Here is an example that I will use to illustrate my confusion:

Say that we have two charges q in space, one positive, and one negative, and want to move them close to each other, to a distance of r.

The answerof course, is that the work that we need to do to bring the negative charge to the positive charge is then W = -kq^2/r < 0. I know this is the answer, and I know how to solve these problems. But I have no idea why this is true.

I am confused about the concept. I will try to explain what I am confused about below:

It is known that W = Fd. In this case , d = (infinity - r)

But I am confused about this, because essentially the charges attract one another. Therefore, we don't really have to apply any force to make them get close to each other, because an electric force will handle this for us. So our applied force F = 0. Then W = 0*d = 0. But of course, this is wrong. Because we know the answer to be W = -kq^2/r. But why?

Last edited by a moderator: Apr 15, 2017
2. Feb 18, 2015

It is known that W=F.d for neutral bodies but the case changes totally for charged bodies. We have equation of force F=qE for charged bodies so we can not put F=0 in case of charged bodies.

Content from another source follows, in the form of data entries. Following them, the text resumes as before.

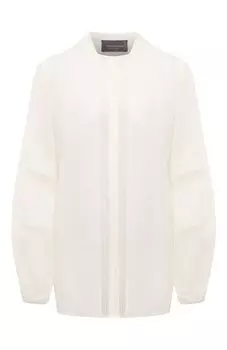 Льняная блузка Lorena Antoniazzi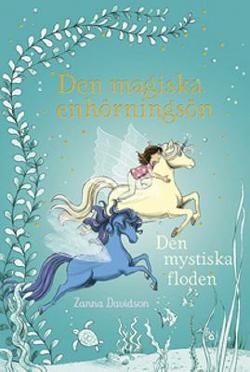 Omslagsbild för Den mystiska floden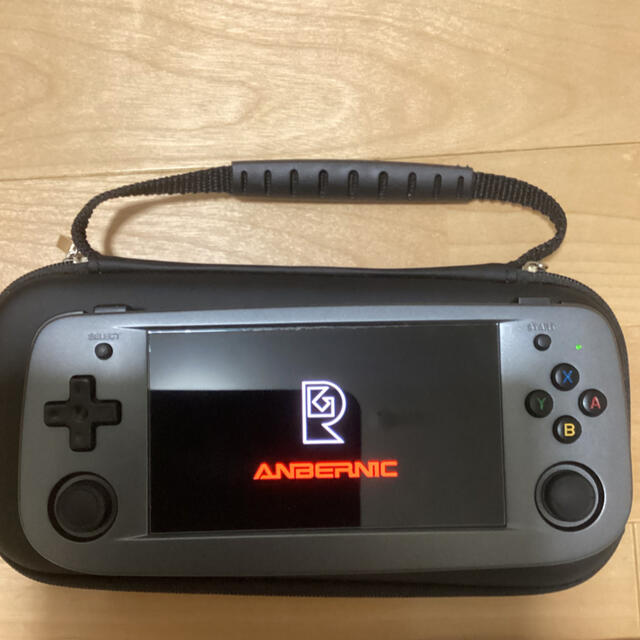 ANBERNIC RG503 SDカード(64gb)/ケース付き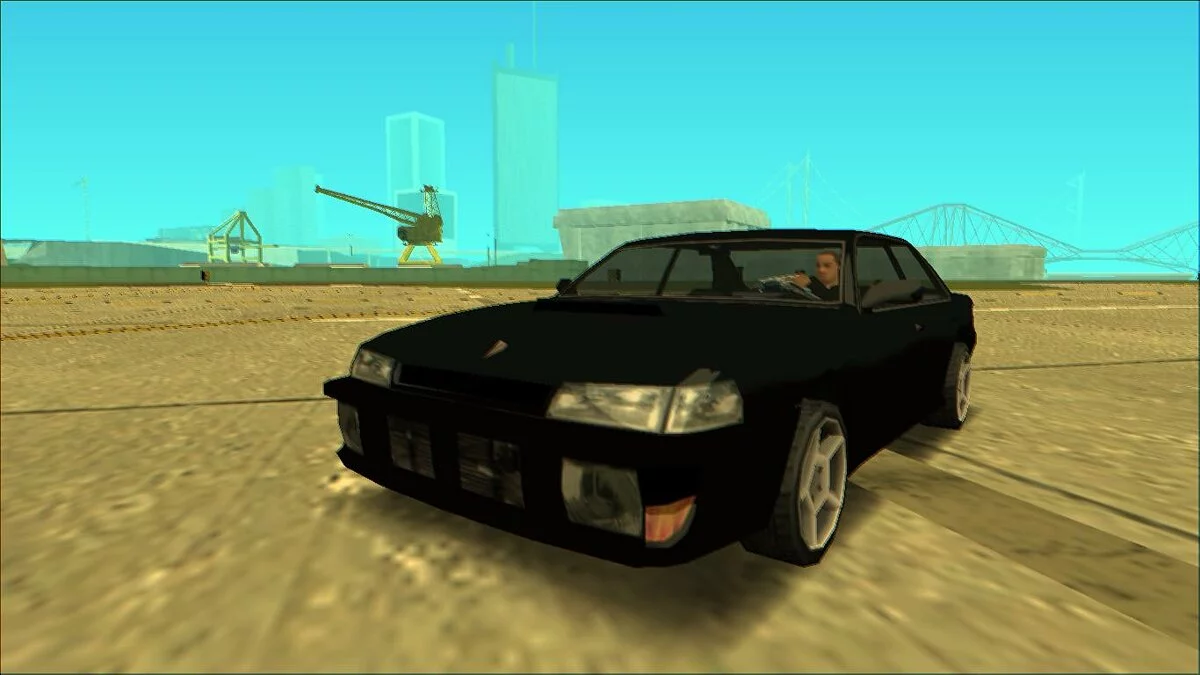 Змінено carcols.dat V4.0 / GTA San Andreas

Last edited by a moderator: Apr 15, 2017
3. Feb 18, 2015

### Orodruin

Staff Emeritus
That the work required to assemble the charges is negative simply means that you would extract work from doing so. Unless you counter the electric force with a force in the other direction, the final configuration will involve moving charges, which simply means the work done by the electric force has instead gone into kinetic energy of the constituents.

4. Feb 18, 2015

### Orodruin

Staff Emeritus
There is absolutely nothing special about neutral bodies in the work-energy theorem. The only relevant issue is which force you consider and the path taken, which will determine if the force you considered did work or not.

5. Feb 18, 2015

### x86

Ah, so by doing negative work I'm essentially slowing the particles to a stop, at this snapshot in time?